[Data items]
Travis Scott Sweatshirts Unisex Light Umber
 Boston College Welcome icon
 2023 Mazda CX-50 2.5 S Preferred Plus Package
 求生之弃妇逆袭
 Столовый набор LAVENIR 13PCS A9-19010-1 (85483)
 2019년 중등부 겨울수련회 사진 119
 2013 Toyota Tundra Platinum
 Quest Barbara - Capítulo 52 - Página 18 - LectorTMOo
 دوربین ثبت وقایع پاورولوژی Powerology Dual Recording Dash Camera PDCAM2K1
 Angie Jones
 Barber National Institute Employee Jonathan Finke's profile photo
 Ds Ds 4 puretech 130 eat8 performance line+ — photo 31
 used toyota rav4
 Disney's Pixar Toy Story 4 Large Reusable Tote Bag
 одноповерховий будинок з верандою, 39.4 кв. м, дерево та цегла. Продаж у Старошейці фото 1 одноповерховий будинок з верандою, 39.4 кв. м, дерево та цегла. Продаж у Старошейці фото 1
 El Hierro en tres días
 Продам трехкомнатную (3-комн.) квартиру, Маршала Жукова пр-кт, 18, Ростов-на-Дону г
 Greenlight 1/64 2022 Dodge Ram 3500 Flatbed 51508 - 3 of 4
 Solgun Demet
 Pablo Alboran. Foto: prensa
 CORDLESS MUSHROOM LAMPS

▸ **Exercise instructions**
Look through the entries above and list every line containing "photo".

▸ **Task output**
 Barber National Institute Employee Jonathan Finke's profile photo
 Ds Ds 4 puretech 130 eat8 performance line+ — photo 31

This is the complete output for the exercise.